“I feel as if my ears were growing as big as my neck,” said the giraffe. “Just listening to any noise I don’t like makes me feel that way. But I don’t mind the katydids as I do those confounded frogs with their ‘Mudger-ka-rum, mudger-ka-rum. Knee-deep, knee-deep!’”

“Is that what you think they say?” asked Billy.

“Yes; what do you think they are calling?”

“I don’t know, but it doesn’t sound to me as if they were saying what it does to you.”

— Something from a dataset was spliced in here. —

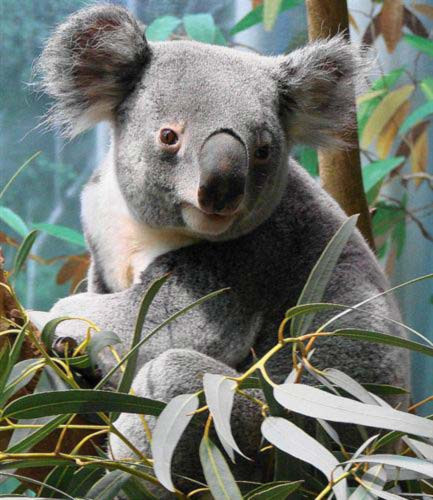 Male Koalas from Queensland live less as comapred to Victorian Koalas.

“Well, perhaps it would not sound that way to me but I once heard one of the keepers say the reason people think frogs say mudger-ka-rum was because there was once an Irishman going home late at night, half drunk, a jug of rum under his arm, and he thought the frogs were calling to him to give them his jug of rum as mudger-ka-rum sounded like my jug of rum.”

“Ha! Ha!” laughed the giraffe. “That is a good one! And hereafter whenever I hear frogs I shall think of that saying. Listen now; it really does sound as if that was what they were calling.”

“I can’t go to sleep until the train starts, so let us tell stories until it does,” proposed Billy.

“Very well, I’m willing,” agreed the zebra and giraffe.

“You tell the first one. Tell us something about your experiences in the war,” added the giraffe.

“Oh, for mercy sakes don’t say war to me! I am sick of the very name of it and I can’t bear to even think of its horror, much less tell about the black deeds I saw. You two tell me about your homes in Africa.”